O sineiro evocado à clave da ave, irmão
Sinistro cavalgando, a gemer sua loa,
A pedra que distende a corda em sua mão,
Só ouve retinir um vago som que ecoa.

Esse homem sou eu. Dentro da noite louca
Agrada-me puxar a corda do Ideal,
De pecados se alegra a plumagem leal

E a minha voz me vem aos pedaços e oca!
Mas um dia, cansado deste afã obscuro,
Ó Satã, eu roubo esta pedra e me penduro.

O AZUL

De um infinito azul a serena ironia
Bela indolentemente abala como as flores
O poeta incapaz que maldiz a poesia
No estéril areal de um deserto de Dores.

Em fuga, olhos fechados sinto-o que espreita,
Com toda a intensidade de um remorso aceso,
A minha alma vazia. Onde fugir? Que estreita
Noite, andrajos, opor a seu feroz desprezo?
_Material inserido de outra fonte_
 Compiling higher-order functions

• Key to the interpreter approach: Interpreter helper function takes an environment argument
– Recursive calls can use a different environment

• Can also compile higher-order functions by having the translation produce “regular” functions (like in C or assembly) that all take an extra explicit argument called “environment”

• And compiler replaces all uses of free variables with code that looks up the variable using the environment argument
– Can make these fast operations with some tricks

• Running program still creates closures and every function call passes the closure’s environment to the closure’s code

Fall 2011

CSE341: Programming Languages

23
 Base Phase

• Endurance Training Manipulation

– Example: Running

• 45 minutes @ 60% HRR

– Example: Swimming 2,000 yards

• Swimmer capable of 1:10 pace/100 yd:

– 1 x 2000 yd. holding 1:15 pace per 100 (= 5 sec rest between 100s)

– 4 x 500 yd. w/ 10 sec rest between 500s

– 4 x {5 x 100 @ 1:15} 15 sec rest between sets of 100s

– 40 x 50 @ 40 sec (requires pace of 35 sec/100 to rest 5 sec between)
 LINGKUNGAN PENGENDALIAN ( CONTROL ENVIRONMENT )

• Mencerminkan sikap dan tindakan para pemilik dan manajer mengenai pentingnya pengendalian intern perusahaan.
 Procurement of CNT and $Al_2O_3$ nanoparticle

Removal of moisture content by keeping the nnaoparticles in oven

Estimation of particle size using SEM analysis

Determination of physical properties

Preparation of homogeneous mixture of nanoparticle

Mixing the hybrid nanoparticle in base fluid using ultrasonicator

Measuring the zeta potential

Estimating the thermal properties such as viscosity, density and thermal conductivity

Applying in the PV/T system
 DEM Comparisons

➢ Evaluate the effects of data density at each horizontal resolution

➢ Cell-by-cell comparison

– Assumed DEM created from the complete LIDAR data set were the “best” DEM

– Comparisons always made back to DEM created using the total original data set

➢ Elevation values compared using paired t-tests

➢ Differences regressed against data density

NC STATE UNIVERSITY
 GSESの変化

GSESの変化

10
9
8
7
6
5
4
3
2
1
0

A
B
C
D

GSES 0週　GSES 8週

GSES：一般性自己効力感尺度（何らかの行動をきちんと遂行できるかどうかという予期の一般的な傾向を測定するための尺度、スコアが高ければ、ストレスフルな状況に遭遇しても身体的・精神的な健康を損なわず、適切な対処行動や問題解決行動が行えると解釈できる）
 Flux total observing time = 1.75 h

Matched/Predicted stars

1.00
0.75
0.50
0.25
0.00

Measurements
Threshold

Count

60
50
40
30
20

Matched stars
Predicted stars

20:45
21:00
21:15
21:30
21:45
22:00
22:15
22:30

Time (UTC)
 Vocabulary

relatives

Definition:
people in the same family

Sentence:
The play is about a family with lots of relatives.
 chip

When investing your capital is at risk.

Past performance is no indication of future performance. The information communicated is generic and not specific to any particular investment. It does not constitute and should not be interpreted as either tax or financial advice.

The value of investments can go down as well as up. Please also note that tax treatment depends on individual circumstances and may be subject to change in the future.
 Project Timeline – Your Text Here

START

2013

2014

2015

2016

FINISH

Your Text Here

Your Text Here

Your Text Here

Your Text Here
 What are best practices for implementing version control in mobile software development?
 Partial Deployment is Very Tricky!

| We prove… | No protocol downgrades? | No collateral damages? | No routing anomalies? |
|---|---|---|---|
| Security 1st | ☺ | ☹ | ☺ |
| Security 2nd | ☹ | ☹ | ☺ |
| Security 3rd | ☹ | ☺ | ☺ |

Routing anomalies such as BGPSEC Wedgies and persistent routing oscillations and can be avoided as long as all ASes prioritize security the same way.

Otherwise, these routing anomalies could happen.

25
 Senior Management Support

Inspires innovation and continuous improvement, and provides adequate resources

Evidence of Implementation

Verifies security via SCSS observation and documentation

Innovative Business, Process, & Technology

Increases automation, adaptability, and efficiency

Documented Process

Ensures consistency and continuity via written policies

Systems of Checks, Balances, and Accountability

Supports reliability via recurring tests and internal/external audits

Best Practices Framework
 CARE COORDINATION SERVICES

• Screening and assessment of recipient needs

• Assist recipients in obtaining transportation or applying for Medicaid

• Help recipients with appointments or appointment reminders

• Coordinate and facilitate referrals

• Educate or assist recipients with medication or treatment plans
Vinde, névoas! Lançai a cerração de sono
Sobre o límpido céu, num farrapo noturno,
Que afogarão os lodos lívidos do outono,
E edificai um grande teto taciturno.

E tu, ó Tédio, sai dos pântanos profundos
Da desmemoria, unindo o limo aos juncos suaves,
Para tapar com dedos ágeis esses fundos
Furos de azul que vão fazendo no ar as aves.

Que sem descanso, enfim, as tristes chaminés
Façam subir de fumo uma turva corrente
E apaguem no pavor de seus torvos anéis
O sol que vai morrendo amareladamente!

__ O Céu é morto. __ Vem e concede, ó matéria,
O olvido do Ideal cruel e do Pecado
A um mártir que adotou o leito de miséria
Ao rebanho feliz dos homens reservado,

Pois quero, desde que meu cérebro vazio,
Como um pote de creme inerme ao pé de um muro,
Já não sabe adornar a ideia-desafio,
Lúgubre bocejar até o final obscuro ...

Em vão. O Azul triunfa e canta em glória
Dentro dos sinos. Sim, faz-se voz para sus-
Pender-nos no terror de sua vil vitória,
Rompendo o metal vivo em angelus de luz!

Ele rola na bruma, antigo, lentamente
Galga tua agonia e como um gládio a sul-
Ca. Onde fugir? Revolta pérfida e impotente.
O Azul! O Azul! O Azul! O Azul! O Azul! O Azul!
(Poemas de Stéphane Mallarmé)

Gustavo Bastos, filósofo e escritor.